▶ [THE PROBLEM] Would you give again, exactly, the lines running from the line with "content_type: text/javascript" to the end of the data below, both included?

DATASET: Begin

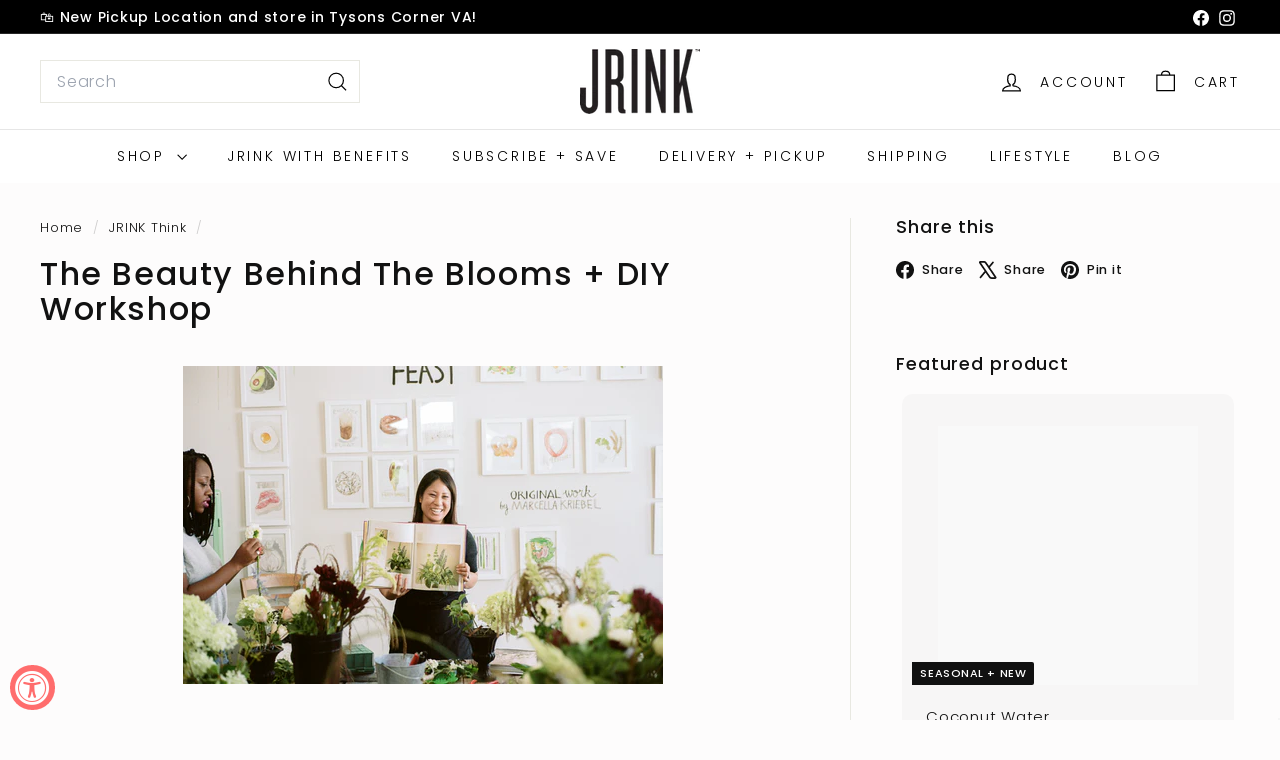

--- FILE ---
content_type: text/javascript
request_url: https://jrink.com/cdn/shop/t/26/assets/toggle-search.js?v=152152935064256525541732063873
body_size: -307
content:
import{EVENTS}from"@archetype-themes/utils/events";class ToggleSearch extends HTMLElement{connectedCallback(){this.abortController=new AbortController,this.isOpen=!1,this.trigger=this.querySelector(`[href="${window.Shopify.routes.root}search"]`),this.trigger&&(this.trigger.addEventListener("click",this.handleClick.bind(this),{signal:this.abortController.signal}),document.addEventListener(EVENTS.predictiveSearchCloseAll,this.handleSearchCloseAll.bind(this),{signal:this.abortController.signal}))}handleClick(evt){evt.preventDefault(),evt.stopImmediatePropagation(),this.isOpen=!this.isOpen,this.dispatchEvent(new CustomEvent(EVENTS.headerSearchOpen,{bubbles:!0})),this.trigger.setAttribute("aria-expanded",this.isOpen?"true":"false")}handleSearchCloseAll(){this.isOpen=!1,this.trigger.setAttribute("aria-expanded","false")}disconnectedCallback(){this.abortController.abort()}}customElements.define("toggle-search",ToggleSearch);
//# sourceMappingURL=/cdn/shop/t/26/assets/toggle-search.js.map?v=152152935064256525541732063873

DATASET: End

▶ [RESPONSE AREA]
content_type: text/javascript
request_url: https://jrink.com/cdn/shop/t/26/assets/toggle-search.js?v=152152935064256525541732063873
body_size: -307
content:
import{EVENTS}from"@archetype-themes/utils/events";class ToggleSearch extends HTMLElement{connectedCallback(){this.abortController=new AbortController,this.isOpen=!1,this.trigger=this.querySelector(`[href="${window.Shopify.routes.root}search"]`),this.trigger&&(this.trigger.addEventListener("click",this.handleClick.bind(this),{signal:this.abortController.signal}),document.addEventListener(EVENTS.predictiveSearchCloseAll,this.handleSearchCloseAll.bind(this),{signal:this.abortController.signal}))}handleClick(evt){evt.preventDefault(),evt.stopImmediatePropagation(),this.isOpen=!this.isOpen,this.dispatchEvent(new CustomEvent(EVENTS.headerSearchOpen,{bubbles:!0})),this.trigger.setAttribute("aria-expanded",this.isOpen?"true":"false")}handleSearchCloseAll(){this.isOpen=!1,this.trigger.setAttribute("aria-expanded","false")}disconnectedCallback(){this.abortController.abort()}}customElements.define("toggle-search",ToggleSearch);
//# sourceMappingURL=/cdn/shop/t/26/assets/toggle-search.js.map?v=152152935064256525541732063873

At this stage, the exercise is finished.